**PAGE EXTRACT**.
It was used by ancient bushmen more than 70,000 years ago

Nov 30, 2006 15:00 GMT  ·  By

The discovery of the oldest known ritual site in Meridional Africa this summer has changed our knowledge of human history.

Long time, scientists have held the supposition that man's first rituals, indicating advanced culture, were carried out over 40, 000 years ago in Europe, only after going out of Africa.

Associate Professor Sheila Coulson, from the University of Oslo, has revealed that modern humans, Homo sapiens, have performed advanced rituals in Africa for 70,000 years.

She made the surprising discovery while studying the origin of the San people (more known as bushmen) (photo above).

Bushmen's original culture is still at the Paleolithic level, of hunters-gatherers.

They represent the oldest living human race, distinct from Black Africans, and thought to roam the Earth for at least 100,000 years and they were the only people in Meridional Africa till the arrival, one millennium ago, of the Bantu tribes from Central Africa (the most known Bantu tribe in the area is Zulu).

Coulson was searching for artifacts from the Middle Stone Age in the Tsodillo Hills (north-western Botswana), still roamed by bushmen and the only heights present for hundreds of kilometers in any direction in the Kalahari Desert, famous for having the largest concentration of rock paintings in the world.

This is still a sacred place for the San, who named them the "Mountains of the Gods" and the "Rock that Whispers".

According to the San creation myth, mankind descended from the python and the ancient, arid streambeds around the hills are said to have been created by the python as it circled the hills in its ceaseless search for water.

The finds depict that ancient people from the area had a specific ritual location associated with the python, held in a little cave on the northern side of the Tsodilo Hills.

This secluded and of difficult access cave was discovered by archaeologists only in the 1990s.

Inside the cave, scientists found a mysterious rock resembling the head of a huge python, six meter long by two meter tall, marked with 3-400 indentations that could only have been man-made.

"You could see the mouth and eyes of the snake. It looked like a real python. The play of sunlight over the indentations gave them the appearance of snake skin. At night, the firelight gave one the feeling that the snake was actually moving".

The work was old and much of the rock's surface was extensively eroded.

**WRITTEN TASK 1**. From the article on the python ritual site, copy the passage from "This is still" to "in the 1990s." word for word.
**WRITTEN TASK 2**. List every figure the python ritual site article gives for the python-shaped rock found inside the cave.

**DATA ENTRIES**.
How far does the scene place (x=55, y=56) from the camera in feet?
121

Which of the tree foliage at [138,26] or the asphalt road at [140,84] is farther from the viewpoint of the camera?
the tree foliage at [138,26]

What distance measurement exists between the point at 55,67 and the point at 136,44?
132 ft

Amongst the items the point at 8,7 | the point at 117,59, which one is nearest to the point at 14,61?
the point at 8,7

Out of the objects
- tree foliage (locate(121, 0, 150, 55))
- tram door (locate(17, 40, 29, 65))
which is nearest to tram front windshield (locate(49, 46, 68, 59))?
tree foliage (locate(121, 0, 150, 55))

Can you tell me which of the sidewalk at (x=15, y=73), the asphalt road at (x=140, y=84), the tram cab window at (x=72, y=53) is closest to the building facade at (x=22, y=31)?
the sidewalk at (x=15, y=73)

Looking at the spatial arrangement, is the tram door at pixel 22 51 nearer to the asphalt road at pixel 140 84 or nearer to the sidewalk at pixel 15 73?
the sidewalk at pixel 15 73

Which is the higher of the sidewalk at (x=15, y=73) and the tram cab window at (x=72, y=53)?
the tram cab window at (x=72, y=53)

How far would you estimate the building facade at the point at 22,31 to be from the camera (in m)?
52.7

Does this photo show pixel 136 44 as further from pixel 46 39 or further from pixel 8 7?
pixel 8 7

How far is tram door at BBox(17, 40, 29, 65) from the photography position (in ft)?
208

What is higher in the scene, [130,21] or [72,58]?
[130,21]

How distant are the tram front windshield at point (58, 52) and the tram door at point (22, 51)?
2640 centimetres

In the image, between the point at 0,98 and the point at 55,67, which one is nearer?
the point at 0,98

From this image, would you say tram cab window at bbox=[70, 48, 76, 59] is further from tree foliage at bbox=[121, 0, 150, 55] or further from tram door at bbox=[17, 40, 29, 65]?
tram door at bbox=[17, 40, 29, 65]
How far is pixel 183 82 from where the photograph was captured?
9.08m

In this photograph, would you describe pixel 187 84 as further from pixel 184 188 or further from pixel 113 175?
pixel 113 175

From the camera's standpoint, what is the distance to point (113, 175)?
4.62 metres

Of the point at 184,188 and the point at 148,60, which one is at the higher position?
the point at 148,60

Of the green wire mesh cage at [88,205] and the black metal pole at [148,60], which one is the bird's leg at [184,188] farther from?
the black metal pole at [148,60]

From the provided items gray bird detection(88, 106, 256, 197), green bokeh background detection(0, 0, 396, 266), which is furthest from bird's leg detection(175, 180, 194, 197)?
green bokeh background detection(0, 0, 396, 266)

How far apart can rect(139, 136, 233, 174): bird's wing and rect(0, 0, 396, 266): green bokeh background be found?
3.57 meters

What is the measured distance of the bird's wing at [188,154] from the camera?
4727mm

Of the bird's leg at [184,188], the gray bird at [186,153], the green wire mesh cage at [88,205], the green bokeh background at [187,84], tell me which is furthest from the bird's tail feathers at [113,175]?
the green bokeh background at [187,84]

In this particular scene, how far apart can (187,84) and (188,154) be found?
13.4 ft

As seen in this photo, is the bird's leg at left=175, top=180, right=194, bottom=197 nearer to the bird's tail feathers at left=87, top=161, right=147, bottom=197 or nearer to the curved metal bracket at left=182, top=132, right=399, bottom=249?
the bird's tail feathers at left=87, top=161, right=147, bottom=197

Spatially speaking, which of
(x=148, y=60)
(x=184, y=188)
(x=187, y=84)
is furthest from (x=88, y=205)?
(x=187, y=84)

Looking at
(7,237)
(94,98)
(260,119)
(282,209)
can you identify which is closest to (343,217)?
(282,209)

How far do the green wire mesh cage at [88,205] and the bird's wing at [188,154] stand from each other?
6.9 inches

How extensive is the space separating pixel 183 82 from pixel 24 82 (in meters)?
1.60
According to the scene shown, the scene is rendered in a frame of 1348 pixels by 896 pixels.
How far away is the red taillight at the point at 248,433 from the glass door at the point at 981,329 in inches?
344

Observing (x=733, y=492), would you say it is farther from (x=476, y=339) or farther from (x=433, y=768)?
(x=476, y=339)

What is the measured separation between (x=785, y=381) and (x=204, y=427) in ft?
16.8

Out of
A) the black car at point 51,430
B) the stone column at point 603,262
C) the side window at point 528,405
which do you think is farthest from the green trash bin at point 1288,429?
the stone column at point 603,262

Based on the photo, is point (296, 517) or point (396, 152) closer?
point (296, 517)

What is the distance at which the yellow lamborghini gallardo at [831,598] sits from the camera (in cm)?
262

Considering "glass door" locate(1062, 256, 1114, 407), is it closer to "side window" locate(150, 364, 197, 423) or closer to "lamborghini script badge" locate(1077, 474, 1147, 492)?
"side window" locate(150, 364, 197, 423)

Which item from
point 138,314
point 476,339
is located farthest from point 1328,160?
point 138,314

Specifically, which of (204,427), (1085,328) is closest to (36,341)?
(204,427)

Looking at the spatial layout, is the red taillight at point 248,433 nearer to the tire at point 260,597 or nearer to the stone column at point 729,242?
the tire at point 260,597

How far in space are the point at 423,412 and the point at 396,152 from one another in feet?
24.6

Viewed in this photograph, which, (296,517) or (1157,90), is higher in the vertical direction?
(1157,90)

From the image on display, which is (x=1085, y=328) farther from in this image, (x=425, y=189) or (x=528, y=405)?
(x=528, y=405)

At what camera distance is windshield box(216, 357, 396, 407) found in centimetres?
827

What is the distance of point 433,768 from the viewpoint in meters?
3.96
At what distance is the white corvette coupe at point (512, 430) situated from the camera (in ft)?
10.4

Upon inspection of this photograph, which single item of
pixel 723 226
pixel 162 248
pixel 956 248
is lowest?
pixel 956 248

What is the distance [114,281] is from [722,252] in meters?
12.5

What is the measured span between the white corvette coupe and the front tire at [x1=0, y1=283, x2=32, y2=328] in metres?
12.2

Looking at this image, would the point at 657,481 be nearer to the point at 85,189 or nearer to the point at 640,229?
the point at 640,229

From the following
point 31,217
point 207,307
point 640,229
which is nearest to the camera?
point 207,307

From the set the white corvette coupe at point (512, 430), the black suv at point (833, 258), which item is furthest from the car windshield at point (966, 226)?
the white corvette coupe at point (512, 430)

**EXERCISE SOLUTION 1**.
This is still a sacred place for the San, who named them the "Mountains of the Gods" and the "Rock that Whispers".

According to the San creation myth, mankind descended from the python and the ancient, arid streambeds around the hills are said to have been created by the python as it circled the hills in its ceaseless search for water.

The finds depict that ancient people from the area had a specific ritual location associated with the python, held in a little cave on the northern side of the Tsodilo Hills.

This secluded and of difficult access cave was discovered by archaeologists only in the 1990s.

**EXERCISE SOLUTION 2**.
- six meter long
- two meter tall
- 3-400 indentations